David Walker: Long conversations with Li Yao on train journeys through China as he translated my personal memoir Not Dark Yet into Chinese. We found that we had been born at around the same time, so according to the Chinese zodiac we are both ‘Roosters’.
Li Yao sometimes calls me ‘Elder Rooster’ as I am just slightly older than him.
Li Yao: David and I were born around the same time, and my parents were primary school teachers just like his parents. While I translated Not Dark Yet into Chinese, I kept thinking about what my family and I were going through at similar times in history as David and his family. I particularly wanted to contrast our different experiences. I thought this would make for a very meaningful book. When I told David about my idea, he agreed, and we started writing.

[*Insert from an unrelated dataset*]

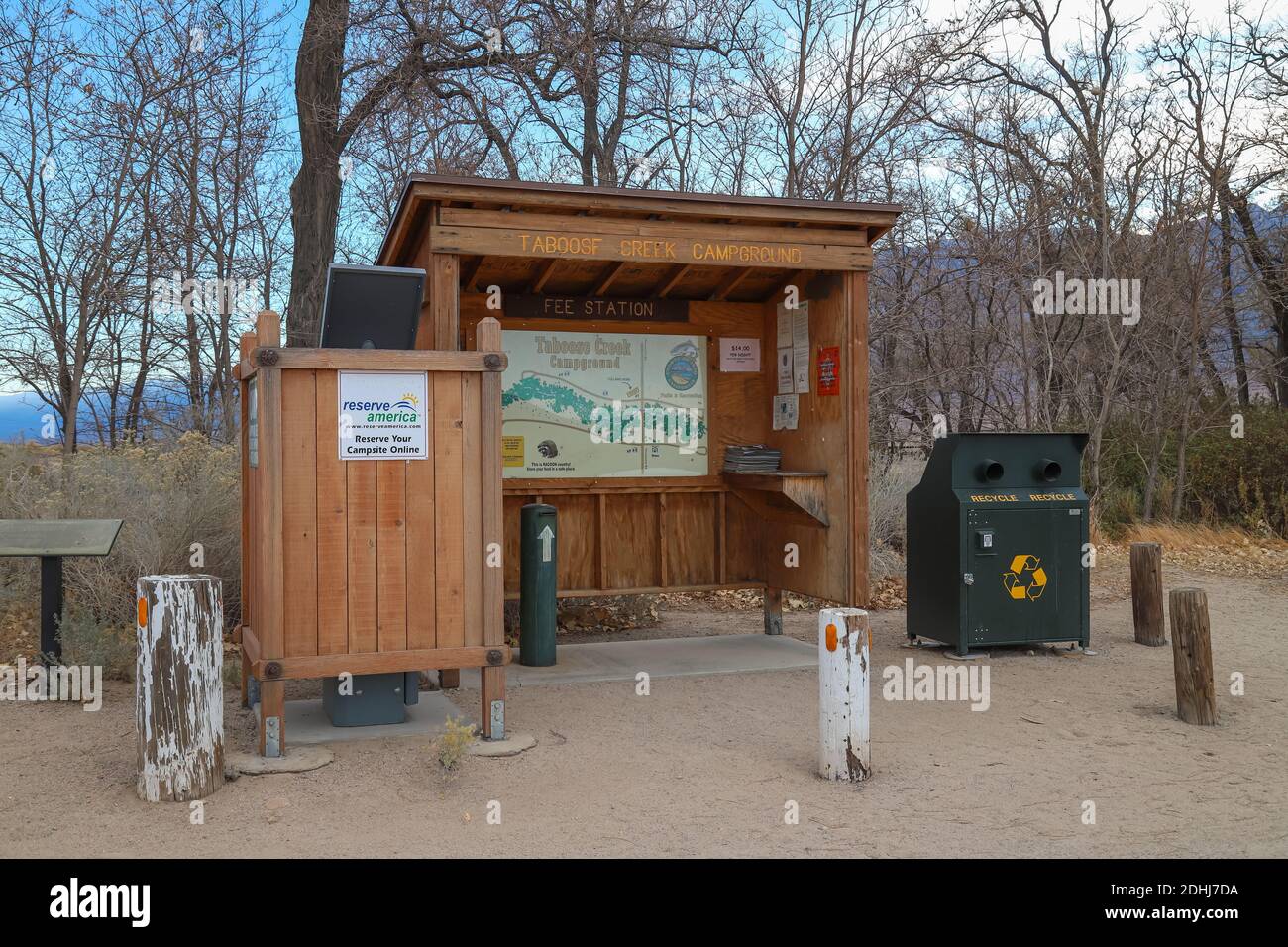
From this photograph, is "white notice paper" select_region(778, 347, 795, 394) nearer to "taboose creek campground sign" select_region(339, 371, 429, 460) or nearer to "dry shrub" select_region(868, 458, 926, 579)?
"dry shrub" select_region(868, 458, 926, 579)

2 What has been the highlight for you in the process of writing and researching?
David Walker: Travelling with Li Yao into very interesting places in northern China that were important in his family history, places that few Australians or even Chinese tourists ever get to see. The extended Li family must have thought these visiting Australians were very strange, but they were always very warm and hospitable to us. We loved northern Chinese food and could never resist a trip to the far reaches of the grasslands of Inner Mongolia or a boisterous lunch in a ger (Mongol tent).
Li Yao: When I wanted to write this book, I had no idea where my ancestral home was. All I knew was that my great grandfather had left Shanxi to come to Inner Mongolia in the late nineteenth century. As a novelist, I didn't think it was necessary to know any more. Shanxi was enough. But David is a historian, and he's very serious about his work. He said you have to find out where your old hometown is. I thought this was impossible because my great grandfather left his home 150 years ago. But David persevered. So, with the help of my Shanxi friends, I finally found my old hometown. It is very interesting and very funny for an Australian historian to help a Chinese writer find his hometown.

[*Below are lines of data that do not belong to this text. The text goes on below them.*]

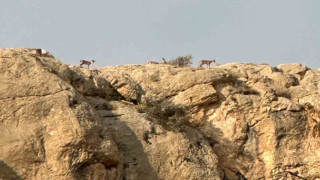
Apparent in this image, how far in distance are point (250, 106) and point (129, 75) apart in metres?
4.66

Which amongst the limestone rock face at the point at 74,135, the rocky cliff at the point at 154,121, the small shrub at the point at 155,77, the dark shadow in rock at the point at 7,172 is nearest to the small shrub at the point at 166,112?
the rocky cliff at the point at 154,121

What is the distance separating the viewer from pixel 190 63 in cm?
2161

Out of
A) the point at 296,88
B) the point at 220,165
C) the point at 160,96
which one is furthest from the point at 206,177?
the point at 296,88

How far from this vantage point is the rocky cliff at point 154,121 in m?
12.0

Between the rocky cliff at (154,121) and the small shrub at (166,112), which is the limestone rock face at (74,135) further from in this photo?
the small shrub at (166,112)

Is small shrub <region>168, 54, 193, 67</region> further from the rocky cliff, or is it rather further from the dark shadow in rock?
the dark shadow in rock

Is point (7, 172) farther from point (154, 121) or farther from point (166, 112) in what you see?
point (166, 112)

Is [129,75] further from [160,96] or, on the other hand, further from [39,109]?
[39,109]

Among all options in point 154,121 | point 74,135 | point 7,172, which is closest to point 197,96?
point 154,121

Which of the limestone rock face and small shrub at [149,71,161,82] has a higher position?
small shrub at [149,71,161,82]

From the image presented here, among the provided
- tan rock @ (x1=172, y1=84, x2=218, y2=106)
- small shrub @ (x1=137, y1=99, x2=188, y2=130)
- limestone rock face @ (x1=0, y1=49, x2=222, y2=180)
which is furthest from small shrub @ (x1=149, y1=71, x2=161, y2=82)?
limestone rock face @ (x1=0, y1=49, x2=222, y2=180)

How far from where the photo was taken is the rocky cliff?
12.0 meters

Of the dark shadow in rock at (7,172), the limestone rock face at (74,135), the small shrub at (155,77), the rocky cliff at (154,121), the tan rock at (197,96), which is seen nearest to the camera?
the dark shadow in rock at (7,172)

3 Tell us about your writing routine. Where do you like to write? When and how often?
David Walker: Some of the book was written while I was living in China, but now I write every day in my study in Melbourne. I try to get as much done in the mornings as possible but tend to do something else in the afternoon. When I first started writing this book, I could see the computer screen, but now as my sight has deteriorated even further, my wife, Karen, takes down my dictation.
Li Yao: I wrote it for more than eight months, from morning till night.

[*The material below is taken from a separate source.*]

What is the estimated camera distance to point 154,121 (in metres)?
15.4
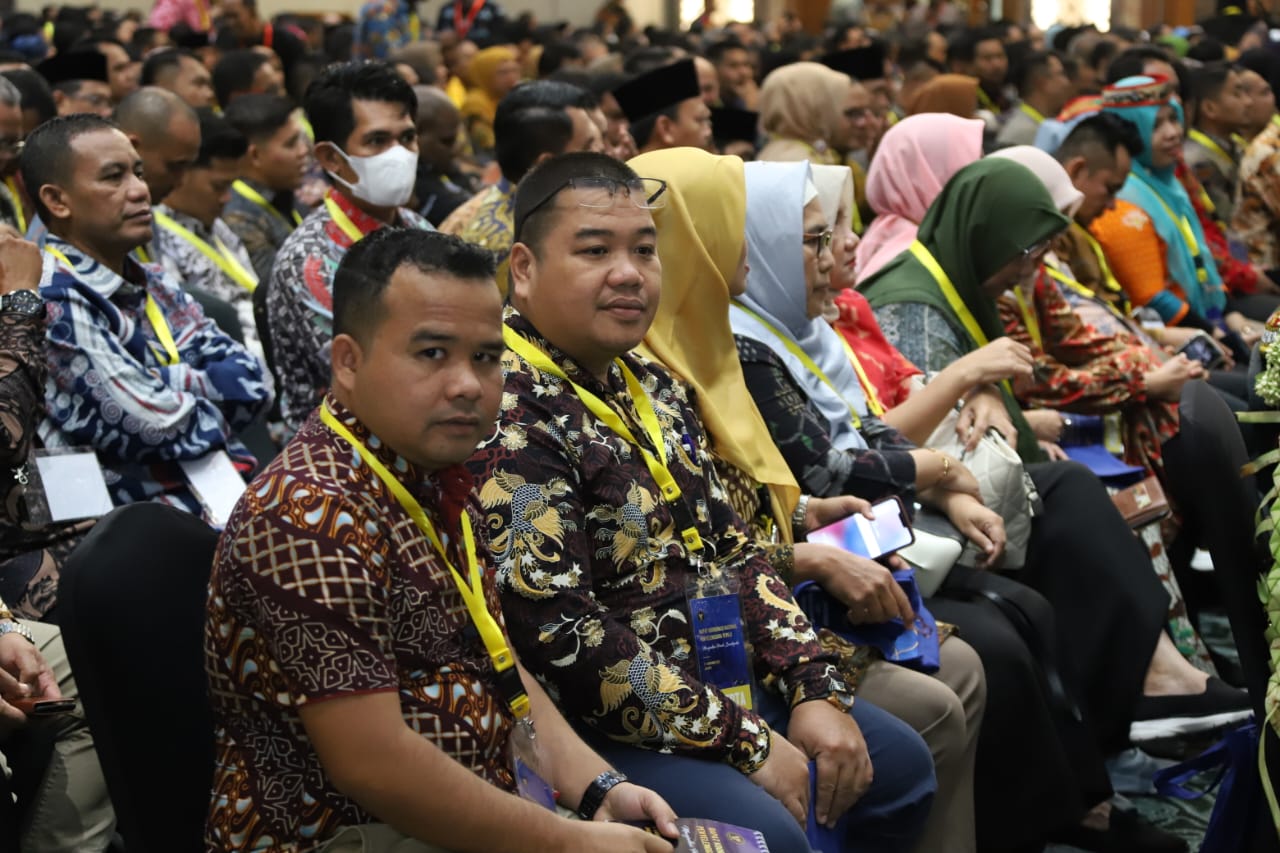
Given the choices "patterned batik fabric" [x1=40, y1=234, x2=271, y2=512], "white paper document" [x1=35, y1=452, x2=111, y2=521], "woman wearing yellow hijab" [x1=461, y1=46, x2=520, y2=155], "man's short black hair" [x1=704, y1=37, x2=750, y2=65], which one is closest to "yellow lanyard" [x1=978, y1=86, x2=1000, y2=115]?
"man's short black hair" [x1=704, y1=37, x2=750, y2=65]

4 What are you currently reading?
David Walker: I have been legally blind with macular degeneration since 2004. This means I can broadly see things around me, but not the fine detail of text or faces. I now listen to books rather than read them myself. I am just starting on a fine but long forgotten book by two Australian journalists, Denis and Peggy Warner: The Tide at Sunrise: a history of the Russo-Japanese war 1904-1905. It is eerily relevant to today’s world. I have recently finished Peter Hatcher’s Red Zone: China’s Challenge and Australia’s Future and David Brophy’s China Panic: Australia’s alternative to paranoia and pandering.
Li Yao: I have just finished my translation of The Yield by Tara June Winch which will be published by the Writer’s Publishing House. Now I am translating The Dickens Boy by Tom Keneally which will be published by the People’s Literature Publishing House.
5 What aspects of culture and identity would you like this book to convey to readers?
David Walker: In this book I’ve tried to convey the long connection that has existed between Australia and China. From the late nineteenth century many adventurous Australians have travelled and lived in China including many enterprising journalists. Australians have often been highly aware of China as a threat but are much less aware of China’s complex cultures and rich history. In these difficult times, listening to other voices is increasingly important.
Li Yao: People-to-people friendships are very important. David Walker, Karen Walker and I are good friends. David and I are brothers. I sincerely hope that the people of our two countries can understand each other better.